What to know before getting married
What to know before getting married: Advice from a couples therapist
You're in love and you're engaged, but are you really ready for married life?
Move over, June. Fall is one of the most popular times of the year to get married, with couples increasingly tying the knot in September or October to take advantage of the beautiful weather.
Fall is "truly the new wedding season," Brides magazine has declared.
If you're engaged, in love and preparing for the big day, how do you know you're really ready for married life?
Nick and Vanessa Lachey last year revealed they went to a therapist before they wed to help them understand how to communicate with each other, calling it “super helpful.”
But if it’s a good match to start with, don’t couples just instinctively know how to have good relationship?
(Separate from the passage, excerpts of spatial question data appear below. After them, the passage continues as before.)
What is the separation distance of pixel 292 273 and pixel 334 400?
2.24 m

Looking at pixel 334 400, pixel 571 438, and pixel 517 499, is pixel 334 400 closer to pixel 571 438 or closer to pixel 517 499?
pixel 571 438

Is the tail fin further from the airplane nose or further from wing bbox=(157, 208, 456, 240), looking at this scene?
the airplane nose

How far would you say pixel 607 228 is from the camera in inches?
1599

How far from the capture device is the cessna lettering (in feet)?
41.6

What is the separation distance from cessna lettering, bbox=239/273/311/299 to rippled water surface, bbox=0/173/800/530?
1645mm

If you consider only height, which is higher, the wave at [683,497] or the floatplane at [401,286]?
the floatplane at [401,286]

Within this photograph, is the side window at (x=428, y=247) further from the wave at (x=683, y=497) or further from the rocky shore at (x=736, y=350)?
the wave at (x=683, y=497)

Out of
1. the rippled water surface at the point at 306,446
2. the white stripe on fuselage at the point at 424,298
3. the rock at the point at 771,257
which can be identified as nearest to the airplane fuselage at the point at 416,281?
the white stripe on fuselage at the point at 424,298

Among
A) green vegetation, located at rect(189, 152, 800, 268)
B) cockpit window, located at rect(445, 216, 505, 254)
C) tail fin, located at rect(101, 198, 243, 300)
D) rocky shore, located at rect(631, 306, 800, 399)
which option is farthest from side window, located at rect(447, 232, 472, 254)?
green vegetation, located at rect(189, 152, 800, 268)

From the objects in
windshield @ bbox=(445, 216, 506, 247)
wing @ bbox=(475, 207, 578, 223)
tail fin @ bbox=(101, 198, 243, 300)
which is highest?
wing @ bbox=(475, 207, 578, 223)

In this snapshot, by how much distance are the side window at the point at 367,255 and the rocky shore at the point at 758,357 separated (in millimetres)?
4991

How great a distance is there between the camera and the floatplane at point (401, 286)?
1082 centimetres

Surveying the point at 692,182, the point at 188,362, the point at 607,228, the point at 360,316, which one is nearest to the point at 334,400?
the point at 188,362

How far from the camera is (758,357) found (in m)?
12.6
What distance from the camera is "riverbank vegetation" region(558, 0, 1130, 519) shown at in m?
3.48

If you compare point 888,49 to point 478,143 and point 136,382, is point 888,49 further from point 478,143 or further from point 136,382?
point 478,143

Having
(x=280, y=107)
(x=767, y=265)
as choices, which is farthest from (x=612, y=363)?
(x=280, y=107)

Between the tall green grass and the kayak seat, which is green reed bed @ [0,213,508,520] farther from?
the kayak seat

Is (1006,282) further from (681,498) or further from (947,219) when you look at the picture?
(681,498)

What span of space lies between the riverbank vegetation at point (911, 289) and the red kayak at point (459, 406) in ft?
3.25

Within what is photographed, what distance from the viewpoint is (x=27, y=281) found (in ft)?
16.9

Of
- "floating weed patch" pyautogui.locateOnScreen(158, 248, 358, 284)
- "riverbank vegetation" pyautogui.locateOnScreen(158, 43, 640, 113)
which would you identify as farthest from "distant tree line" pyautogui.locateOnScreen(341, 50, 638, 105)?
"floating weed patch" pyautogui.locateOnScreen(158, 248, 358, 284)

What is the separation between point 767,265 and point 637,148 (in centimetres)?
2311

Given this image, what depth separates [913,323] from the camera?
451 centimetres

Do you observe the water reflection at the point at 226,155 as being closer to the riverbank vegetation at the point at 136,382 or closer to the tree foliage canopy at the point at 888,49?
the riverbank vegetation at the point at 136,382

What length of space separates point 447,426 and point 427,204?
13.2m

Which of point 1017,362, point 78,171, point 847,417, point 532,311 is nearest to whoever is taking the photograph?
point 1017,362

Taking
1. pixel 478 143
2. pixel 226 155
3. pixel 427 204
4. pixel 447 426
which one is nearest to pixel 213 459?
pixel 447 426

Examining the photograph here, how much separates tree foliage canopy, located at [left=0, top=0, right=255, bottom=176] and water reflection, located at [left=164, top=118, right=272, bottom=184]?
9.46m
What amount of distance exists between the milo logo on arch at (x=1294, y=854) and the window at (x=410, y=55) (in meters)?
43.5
Not necessarily, said Liz Higgins, a licensed marriage and family therapist in Dallas, Texas, who offers premarital counseling and specializes in millennial couples.
“There are definitely elements of many healthy couples that can make them have a strong solid foundation,” Higgins told TODAY. “But every single couple — no matter how healthy, happy and into each other they are — are going to experience conflict at one point or another.”
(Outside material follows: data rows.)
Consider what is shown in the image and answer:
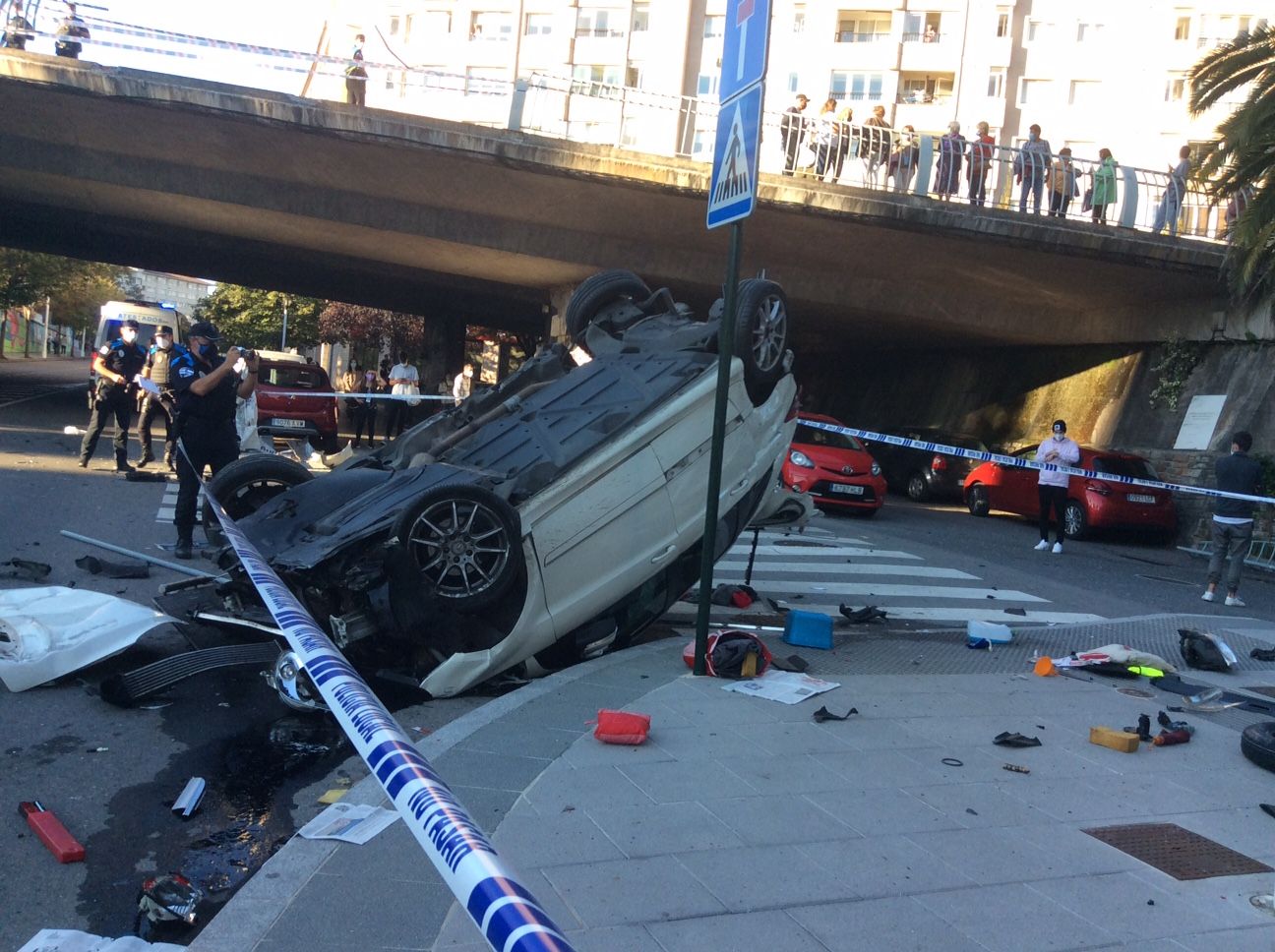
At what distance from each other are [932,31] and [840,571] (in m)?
50.1

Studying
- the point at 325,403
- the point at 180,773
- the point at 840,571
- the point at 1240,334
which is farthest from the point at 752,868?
the point at 1240,334

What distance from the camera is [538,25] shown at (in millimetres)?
57594

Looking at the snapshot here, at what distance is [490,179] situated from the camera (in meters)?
21.0

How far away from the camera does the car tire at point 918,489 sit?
21.9 m

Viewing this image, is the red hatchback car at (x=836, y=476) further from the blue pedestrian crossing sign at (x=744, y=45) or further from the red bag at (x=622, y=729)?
the red bag at (x=622, y=729)

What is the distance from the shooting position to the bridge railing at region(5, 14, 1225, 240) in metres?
20.1

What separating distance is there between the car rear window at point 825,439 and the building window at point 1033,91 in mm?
43414

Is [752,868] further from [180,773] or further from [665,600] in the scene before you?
[665,600]

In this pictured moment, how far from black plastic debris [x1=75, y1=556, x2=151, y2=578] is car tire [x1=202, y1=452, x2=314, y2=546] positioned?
1.15m

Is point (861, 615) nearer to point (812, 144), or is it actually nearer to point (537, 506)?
point (537, 506)

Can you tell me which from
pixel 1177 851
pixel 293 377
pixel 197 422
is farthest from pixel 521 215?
pixel 1177 851

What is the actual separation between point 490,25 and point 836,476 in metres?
48.6

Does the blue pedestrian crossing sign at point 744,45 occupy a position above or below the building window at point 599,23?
below

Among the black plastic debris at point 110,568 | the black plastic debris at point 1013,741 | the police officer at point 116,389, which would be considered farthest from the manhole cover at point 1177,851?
the police officer at point 116,389
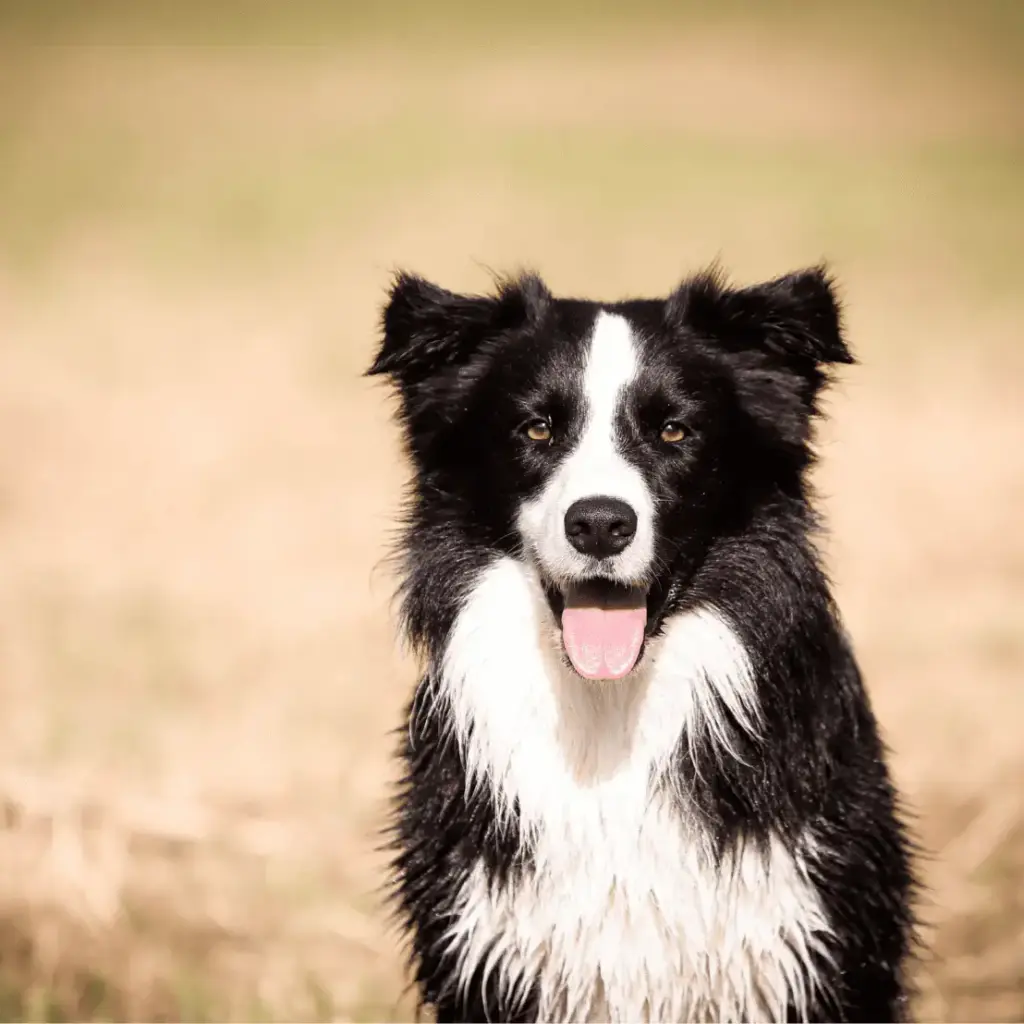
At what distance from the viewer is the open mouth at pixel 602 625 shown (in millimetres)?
3590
Here are nine things she wants couples to know before getting married:
1. Your spouse is not going to complete you.
That famous line from “Jerry Maguire” sounds romantic, but don’t expect your partner to complete your life, Higgins said.
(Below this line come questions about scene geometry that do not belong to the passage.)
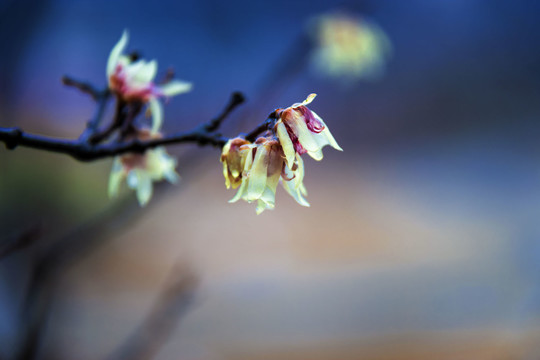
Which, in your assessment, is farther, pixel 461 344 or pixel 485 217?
pixel 485 217

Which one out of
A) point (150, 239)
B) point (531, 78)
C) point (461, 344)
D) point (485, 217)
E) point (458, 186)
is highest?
point (531, 78)

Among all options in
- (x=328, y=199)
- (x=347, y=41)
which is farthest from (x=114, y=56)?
(x=328, y=199)

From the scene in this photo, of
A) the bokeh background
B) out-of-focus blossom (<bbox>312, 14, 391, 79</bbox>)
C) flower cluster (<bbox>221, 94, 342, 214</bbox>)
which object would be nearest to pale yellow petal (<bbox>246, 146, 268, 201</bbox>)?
flower cluster (<bbox>221, 94, 342, 214</bbox>)

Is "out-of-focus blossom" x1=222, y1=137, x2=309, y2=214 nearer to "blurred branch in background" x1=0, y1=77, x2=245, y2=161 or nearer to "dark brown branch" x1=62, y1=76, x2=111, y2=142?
"blurred branch in background" x1=0, y1=77, x2=245, y2=161

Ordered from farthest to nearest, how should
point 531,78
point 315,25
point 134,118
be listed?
1. point 531,78
2. point 315,25
3. point 134,118

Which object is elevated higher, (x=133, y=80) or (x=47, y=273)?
(x=133, y=80)

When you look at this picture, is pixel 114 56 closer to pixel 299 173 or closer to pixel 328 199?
pixel 299 173

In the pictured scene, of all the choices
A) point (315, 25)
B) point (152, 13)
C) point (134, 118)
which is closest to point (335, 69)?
point (315, 25)

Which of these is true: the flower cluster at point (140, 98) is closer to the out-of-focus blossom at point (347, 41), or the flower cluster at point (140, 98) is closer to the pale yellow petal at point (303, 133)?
the pale yellow petal at point (303, 133)

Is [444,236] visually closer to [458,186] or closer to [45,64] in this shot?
[458,186]
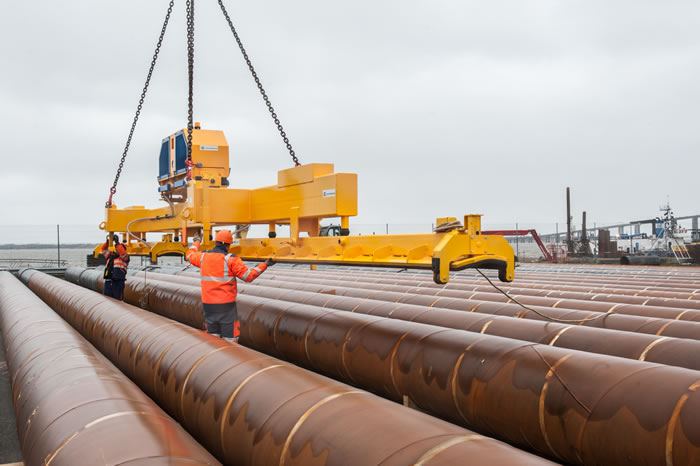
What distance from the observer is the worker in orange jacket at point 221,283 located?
261 inches

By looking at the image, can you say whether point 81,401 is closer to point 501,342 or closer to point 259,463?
point 259,463

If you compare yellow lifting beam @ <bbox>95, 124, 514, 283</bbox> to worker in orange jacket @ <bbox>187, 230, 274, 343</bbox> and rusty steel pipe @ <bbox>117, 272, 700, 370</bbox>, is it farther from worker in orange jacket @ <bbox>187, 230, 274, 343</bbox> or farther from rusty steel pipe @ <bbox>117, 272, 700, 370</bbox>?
rusty steel pipe @ <bbox>117, 272, 700, 370</bbox>

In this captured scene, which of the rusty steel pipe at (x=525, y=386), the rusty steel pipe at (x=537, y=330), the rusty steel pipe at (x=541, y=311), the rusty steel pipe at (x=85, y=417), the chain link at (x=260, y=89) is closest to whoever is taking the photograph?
the rusty steel pipe at (x=85, y=417)

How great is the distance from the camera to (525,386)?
409cm

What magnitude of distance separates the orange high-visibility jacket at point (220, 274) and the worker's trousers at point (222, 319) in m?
0.07

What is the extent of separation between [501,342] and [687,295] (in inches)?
246

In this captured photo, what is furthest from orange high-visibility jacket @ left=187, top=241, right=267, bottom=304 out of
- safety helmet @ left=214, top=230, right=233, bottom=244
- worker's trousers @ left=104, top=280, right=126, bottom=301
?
worker's trousers @ left=104, top=280, right=126, bottom=301

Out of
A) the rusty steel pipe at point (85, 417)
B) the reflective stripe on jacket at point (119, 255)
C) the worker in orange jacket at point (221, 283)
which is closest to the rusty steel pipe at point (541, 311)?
the reflective stripe on jacket at point (119, 255)

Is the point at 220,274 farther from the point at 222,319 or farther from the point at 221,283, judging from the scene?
the point at 222,319

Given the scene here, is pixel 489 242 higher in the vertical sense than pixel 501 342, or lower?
higher

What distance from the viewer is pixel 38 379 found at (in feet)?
15.6

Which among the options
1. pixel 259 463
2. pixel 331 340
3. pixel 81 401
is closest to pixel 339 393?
pixel 259 463

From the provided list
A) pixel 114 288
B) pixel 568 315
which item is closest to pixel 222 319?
pixel 568 315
“It’s really important for you to focus on you — not in a selfish way, not in a way that disregards your partner, but in a way where you understand taking care of yourself is going to help you bring your best self to your relationship,” Higgins said.
Couples need to be able to have a balance of separateness and togetherness, she added.
2. Be aware of the expectations you’re bringing into the marriage.
You probably want a lot from just one person: A companion, a passionate lover, good parent and more, so issues can come up after Higgins presents couples with “an expectation inventory.” Here are some sample statements — would you and your future spouse agree?
- My partner will meet all of my needs for companionship.
- I don’t believe romance should fade over time.
- I don’t believe that my partner’s interest in sex should be different than mine.
3. You won’t always feel “in love.”
“You could be with the most perfect partner in the world for you and you’re going to go through seasons where you feel like you’re not aligned and you’re not in love,” Higgins said. “That’s where it’s really important to be grounded in the values that you identify as a couple, versus trying to follow the feelings that you think you’re supposed to be having.”
4. Your partner’s family relationships are key.
How did you partner get along with his family? Were they close or distant? Was there conflict? That information is very significant, Higgins noted.
“Many of the themes in our family of origin repeat or resurface in marriage,” she said. “When couples are able to talk about that stuff without judgment, are able to listen and tune into their partner’s experience, it’s so huge. It creates a deep level of trust.”
5. Know your partner’s finances.
Higgins believes you should both disclose your entire financial situations. From there, start to decide: What’s the best way to manage the finances? Many young couples today have one joint account, plus their own separate accounts.
“That’s fine, if that’s what works. But you want to talk about it to make sure that’s not because you are feeling controlled or you’re bringing in insecurities,” Higgins said. “Finances are where the mistrust and issues can surface. It’s one of the top reasons people divorce.”
Money can be such a touchy topic that for some couples, talking about it can be more uncomfortable than discussing sex, she noted.
6. Conflict is inevitable — recognize your role in resolving it.
When you’re in the honeymoon phase, it’s hard to imagine there will be arguments or that your spouse has annoying traits and habits, but all of that awaits. How will you deal?